What you have to do. Quote, without any change, the line that contains "Is eyeglasses (bbox: 382, 442, 451, 493)" and all lines that follow it to the end of the data below.

****************************************

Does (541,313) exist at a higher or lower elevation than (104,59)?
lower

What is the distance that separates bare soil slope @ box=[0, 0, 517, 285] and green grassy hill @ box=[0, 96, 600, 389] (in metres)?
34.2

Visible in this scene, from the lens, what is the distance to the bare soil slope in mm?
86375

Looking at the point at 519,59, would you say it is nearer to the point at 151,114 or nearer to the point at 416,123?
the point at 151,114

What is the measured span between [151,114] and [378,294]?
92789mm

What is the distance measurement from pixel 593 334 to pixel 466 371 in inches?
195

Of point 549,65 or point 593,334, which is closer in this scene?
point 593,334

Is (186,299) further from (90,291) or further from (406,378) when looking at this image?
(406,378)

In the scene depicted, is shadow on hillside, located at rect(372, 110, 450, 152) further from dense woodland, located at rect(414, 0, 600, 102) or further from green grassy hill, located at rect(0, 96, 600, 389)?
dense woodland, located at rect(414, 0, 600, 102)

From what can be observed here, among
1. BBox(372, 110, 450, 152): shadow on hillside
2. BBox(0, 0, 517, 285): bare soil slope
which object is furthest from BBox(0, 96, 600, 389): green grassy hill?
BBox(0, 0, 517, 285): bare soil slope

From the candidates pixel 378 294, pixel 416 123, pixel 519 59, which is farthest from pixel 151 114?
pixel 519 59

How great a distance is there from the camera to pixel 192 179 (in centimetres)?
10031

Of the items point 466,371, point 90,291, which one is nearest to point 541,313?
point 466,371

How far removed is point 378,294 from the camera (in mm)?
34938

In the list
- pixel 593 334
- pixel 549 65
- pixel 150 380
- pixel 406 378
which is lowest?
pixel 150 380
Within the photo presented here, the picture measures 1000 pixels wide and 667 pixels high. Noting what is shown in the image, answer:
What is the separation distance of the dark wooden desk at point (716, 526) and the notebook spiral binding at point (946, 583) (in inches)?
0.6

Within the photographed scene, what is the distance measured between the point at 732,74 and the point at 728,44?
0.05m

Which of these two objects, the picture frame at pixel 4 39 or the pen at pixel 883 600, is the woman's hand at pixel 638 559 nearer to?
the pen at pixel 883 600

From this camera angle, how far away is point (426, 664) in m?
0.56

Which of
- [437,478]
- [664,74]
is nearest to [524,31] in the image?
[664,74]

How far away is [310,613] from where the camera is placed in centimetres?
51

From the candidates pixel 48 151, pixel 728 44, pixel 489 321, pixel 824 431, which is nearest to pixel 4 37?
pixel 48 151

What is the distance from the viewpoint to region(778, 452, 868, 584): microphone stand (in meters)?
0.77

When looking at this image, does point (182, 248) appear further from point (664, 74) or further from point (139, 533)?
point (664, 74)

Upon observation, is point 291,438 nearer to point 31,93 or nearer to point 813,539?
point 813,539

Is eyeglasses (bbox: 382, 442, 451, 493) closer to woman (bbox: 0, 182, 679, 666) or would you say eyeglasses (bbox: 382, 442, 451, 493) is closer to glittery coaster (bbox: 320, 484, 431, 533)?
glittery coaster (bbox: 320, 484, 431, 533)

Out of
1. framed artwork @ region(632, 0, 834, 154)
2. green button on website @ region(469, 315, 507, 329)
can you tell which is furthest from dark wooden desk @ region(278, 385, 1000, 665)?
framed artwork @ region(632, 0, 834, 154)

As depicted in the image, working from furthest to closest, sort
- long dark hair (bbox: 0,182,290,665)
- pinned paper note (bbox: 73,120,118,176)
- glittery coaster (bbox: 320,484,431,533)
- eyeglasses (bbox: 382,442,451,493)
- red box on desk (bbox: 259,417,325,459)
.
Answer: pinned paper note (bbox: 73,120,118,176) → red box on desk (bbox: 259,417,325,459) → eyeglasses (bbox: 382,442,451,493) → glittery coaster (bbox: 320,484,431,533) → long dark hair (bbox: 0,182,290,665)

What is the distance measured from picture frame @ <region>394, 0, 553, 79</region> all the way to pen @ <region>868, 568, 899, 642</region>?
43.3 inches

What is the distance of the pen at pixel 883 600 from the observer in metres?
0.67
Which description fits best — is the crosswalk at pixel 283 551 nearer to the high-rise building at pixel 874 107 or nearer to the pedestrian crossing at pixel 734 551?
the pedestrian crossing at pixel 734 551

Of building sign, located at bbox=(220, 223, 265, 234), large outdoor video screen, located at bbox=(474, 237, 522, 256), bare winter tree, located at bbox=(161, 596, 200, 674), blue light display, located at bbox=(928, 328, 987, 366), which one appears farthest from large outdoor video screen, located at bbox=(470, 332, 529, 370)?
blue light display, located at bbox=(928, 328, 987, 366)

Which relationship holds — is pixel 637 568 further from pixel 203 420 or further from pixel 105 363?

****************************************

Written solution.
Is eyeglasses (bbox: 382, 442, 451, 493) closer to woman (bbox: 0, 182, 679, 666) or would you say eyeglasses (bbox: 382, 442, 451, 493) is closer to glittery coaster (bbox: 320, 484, 431, 533)?
glittery coaster (bbox: 320, 484, 431, 533)

Out of
1. framed artwork @ region(632, 0, 834, 154)
2. green button on website @ region(469, 315, 507, 329)
can you tell which is furthest from dark wooden desk @ region(278, 385, 1000, 665)?
framed artwork @ region(632, 0, 834, 154)

As depicted in the image, working from furthest to closest, sort
- long dark hair (bbox: 0,182,290,665)
- pinned paper note (bbox: 73,120,118,176)
- glittery coaster (bbox: 320,484,431,533)
- eyeglasses (bbox: 382,442,451,493)
- red box on desk (bbox: 259,417,325,459)
.
Answer: pinned paper note (bbox: 73,120,118,176) → red box on desk (bbox: 259,417,325,459) → eyeglasses (bbox: 382,442,451,493) → glittery coaster (bbox: 320,484,431,533) → long dark hair (bbox: 0,182,290,665)

What is the distance measured from picture frame @ <region>394, 0, 553, 79</region> all the way to pen @ <region>868, 568, 899, 642</region>?
43.3 inches

What is the distance of the pen at pixel 883 600 from the observer in metres?
0.67
Which description fits best — is the crosswalk at pixel 283 551 nearer to the high-rise building at pixel 874 107 or nearer to the pedestrian crossing at pixel 734 551?
the pedestrian crossing at pixel 734 551

Of building sign, located at bbox=(220, 223, 265, 234), large outdoor video screen, located at bbox=(474, 237, 522, 256), bare winter tree, located at bbox=(161, 596, 200, 674), blue light display, located at bbox=(928, 328, 987, 366), which one appears farthest from large outdoor video screen, located at bbox=(470, 332, 529, 370)?
blue light display, located at bbox=(928, 328, 987, 366)

Which relationship holds — is pixel 637 568 further from pixel 203 420 or further from pixel 105 363?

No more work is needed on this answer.